The main thing we illustrated was that crediting broad match forms of keywords with “independently” converting to sales just leads to confusion. Ideally, those forms of your keywords would get relatively little credit in the overall scheme of things as you build out and track more specific phrases and exact matches.
We’ll be continuing to run such tests using different techniques and bid levels.
We could simply dismiss the power of the broad match form based on this first test, but we’re not satisfied merely with pretty-looking CPAs. The quest for volume warrants further experimentation.
Case No. 3: The Offer They Couldn’t Refuse
Free shipping offers cost money, so it’s important to see a clear lift from them. On a printing company’s highest-margin product, we wanted to understand whether a free shipping offer helped or hurt financial results when all was said and done. In my experience, companies often don’t test these theories rigorously enough. And they shouldn’t have to drop all ongoing testing to gain an understanding of this single testing dimension.
Enter ACE: it makes experiment interpretation much easier. In our test, for one ad group, we simply tagged all the non-shipping-offer ads as “control only” and all the shipping-offer ads as “experiment only.” One nice feature of ACE: you can force ad serving to behave in a way that’s conducive to a specific type of test you’re running. No more wondering about broken ad rotation that “forgets” to rotate some of your ads “more evenly.”
Without ACE, we might have talked ourselves in circles on this one.
The glib view of this – your initial starting point – may well be that shipping offers and time-limited promotions always work, are a must, etc.
Stage two is the second-guessing stage. When you start experimenting with offers, something plays tricks in your head. You start cheering for your legacy ads – after all, they were well-crafted, and they don’t cost you a dime in free shipping. If you’re using time-limited offers, buyers often wait a few days to pull the trigger, so your offer-based ads are “losing” at first and seem to magically pull into the lead a few days later – often when you’re busy with something else. Without utterly clear reporting, it’s common to give up on these ideas too easily.
By forcing a definitive test, we were able to turn our subjective view of a losing strategy into clear proof of a winning strategy. The cost of the shipping still needs to be factored in, but for a one-month test, our metrics are pretty clear.

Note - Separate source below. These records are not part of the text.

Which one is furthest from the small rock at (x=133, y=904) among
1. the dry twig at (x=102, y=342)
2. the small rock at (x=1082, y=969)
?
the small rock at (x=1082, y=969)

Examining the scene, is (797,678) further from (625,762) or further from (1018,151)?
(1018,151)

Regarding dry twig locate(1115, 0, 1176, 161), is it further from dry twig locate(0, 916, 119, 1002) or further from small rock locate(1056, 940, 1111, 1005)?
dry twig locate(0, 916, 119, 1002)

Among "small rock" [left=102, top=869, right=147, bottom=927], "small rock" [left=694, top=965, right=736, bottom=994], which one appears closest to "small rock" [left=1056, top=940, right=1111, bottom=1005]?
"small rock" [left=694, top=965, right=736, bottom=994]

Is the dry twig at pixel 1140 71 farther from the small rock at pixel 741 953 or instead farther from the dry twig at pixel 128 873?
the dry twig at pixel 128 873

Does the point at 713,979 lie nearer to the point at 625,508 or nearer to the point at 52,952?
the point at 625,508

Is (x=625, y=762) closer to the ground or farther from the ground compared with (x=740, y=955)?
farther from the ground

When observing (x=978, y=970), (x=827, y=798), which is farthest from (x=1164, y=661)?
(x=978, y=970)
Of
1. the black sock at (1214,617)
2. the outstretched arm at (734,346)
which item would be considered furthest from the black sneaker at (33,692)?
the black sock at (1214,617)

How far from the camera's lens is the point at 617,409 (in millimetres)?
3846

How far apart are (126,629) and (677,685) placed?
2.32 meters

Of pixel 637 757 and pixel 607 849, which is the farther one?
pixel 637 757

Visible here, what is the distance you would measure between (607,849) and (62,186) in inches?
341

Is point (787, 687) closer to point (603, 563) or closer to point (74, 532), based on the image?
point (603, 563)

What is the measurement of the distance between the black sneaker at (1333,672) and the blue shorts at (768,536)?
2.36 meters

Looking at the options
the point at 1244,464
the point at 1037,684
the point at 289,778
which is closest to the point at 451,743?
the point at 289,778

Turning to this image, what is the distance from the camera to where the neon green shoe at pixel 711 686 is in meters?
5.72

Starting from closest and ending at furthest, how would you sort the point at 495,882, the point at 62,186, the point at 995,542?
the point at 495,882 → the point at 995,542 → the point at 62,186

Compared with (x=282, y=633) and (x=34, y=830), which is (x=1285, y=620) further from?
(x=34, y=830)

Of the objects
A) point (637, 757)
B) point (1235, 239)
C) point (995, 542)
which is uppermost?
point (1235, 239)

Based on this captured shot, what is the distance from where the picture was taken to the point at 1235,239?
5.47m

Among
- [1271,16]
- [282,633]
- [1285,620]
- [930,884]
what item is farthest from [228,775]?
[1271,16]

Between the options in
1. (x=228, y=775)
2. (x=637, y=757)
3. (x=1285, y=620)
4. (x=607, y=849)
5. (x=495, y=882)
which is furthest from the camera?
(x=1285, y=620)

For the control (non-offer) group, the CPA was $98.03 vs. $69.49 for the experiment (offer) group. The conversion rate for the non-offer group was 2.15 percent vs. 3.08 percent for the offer group. And even the return on ad spend (ROAS) was clearly better for the offer group, at 2.77 vs. 2.37. This last point was particularly important; in some tests, we find that the offer-induced clicks attract only small purchasers. Not the case here.
All I have now is an appetite for more such tests. Warning: they can be as addictive as an all-day “Columbo” marathon.